_Goal of the exercise_. Check each line below for the word "linking" and give the count alone.
[Opening Provided entries section]
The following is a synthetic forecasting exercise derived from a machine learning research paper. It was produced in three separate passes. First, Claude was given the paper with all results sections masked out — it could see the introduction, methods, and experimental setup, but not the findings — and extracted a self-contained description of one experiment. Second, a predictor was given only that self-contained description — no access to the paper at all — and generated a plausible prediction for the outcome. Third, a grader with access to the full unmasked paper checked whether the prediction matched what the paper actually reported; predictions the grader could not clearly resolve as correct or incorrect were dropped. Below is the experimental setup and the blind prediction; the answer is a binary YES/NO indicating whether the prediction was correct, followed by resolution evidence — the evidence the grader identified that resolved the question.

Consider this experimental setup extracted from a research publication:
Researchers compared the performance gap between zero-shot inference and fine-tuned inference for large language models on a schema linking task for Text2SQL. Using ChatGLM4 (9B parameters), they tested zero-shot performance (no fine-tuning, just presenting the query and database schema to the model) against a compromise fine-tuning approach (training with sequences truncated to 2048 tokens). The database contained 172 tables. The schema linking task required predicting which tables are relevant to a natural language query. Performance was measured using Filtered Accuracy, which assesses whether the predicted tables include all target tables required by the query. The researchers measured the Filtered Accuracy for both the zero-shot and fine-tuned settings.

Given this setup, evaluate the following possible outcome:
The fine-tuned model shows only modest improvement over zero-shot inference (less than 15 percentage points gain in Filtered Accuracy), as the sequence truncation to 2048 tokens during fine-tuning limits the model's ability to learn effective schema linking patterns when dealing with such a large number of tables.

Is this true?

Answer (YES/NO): YES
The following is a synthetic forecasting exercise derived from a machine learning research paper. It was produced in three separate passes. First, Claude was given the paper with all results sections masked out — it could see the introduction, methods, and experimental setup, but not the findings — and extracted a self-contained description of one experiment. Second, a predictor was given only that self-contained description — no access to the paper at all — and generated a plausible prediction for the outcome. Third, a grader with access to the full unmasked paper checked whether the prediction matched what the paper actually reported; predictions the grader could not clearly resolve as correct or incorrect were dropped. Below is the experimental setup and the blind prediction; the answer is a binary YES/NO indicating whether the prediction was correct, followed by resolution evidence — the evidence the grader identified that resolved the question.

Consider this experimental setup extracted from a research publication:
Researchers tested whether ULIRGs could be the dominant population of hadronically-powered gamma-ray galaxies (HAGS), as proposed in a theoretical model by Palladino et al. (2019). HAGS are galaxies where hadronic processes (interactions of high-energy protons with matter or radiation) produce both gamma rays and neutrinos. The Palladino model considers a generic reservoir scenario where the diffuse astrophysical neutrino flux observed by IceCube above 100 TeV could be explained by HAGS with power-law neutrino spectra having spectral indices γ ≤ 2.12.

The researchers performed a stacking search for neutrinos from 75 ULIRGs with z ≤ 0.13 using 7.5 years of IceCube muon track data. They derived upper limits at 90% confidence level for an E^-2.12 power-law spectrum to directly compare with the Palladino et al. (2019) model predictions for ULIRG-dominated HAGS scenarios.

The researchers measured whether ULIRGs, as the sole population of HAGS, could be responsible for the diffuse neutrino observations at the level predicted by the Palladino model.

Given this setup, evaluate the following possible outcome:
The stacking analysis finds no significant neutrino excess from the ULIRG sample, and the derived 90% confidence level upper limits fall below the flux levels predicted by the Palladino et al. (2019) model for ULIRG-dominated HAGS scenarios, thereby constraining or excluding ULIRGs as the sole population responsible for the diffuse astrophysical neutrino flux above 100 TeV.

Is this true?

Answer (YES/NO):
[Closing Provided entries section]
_Result_. 2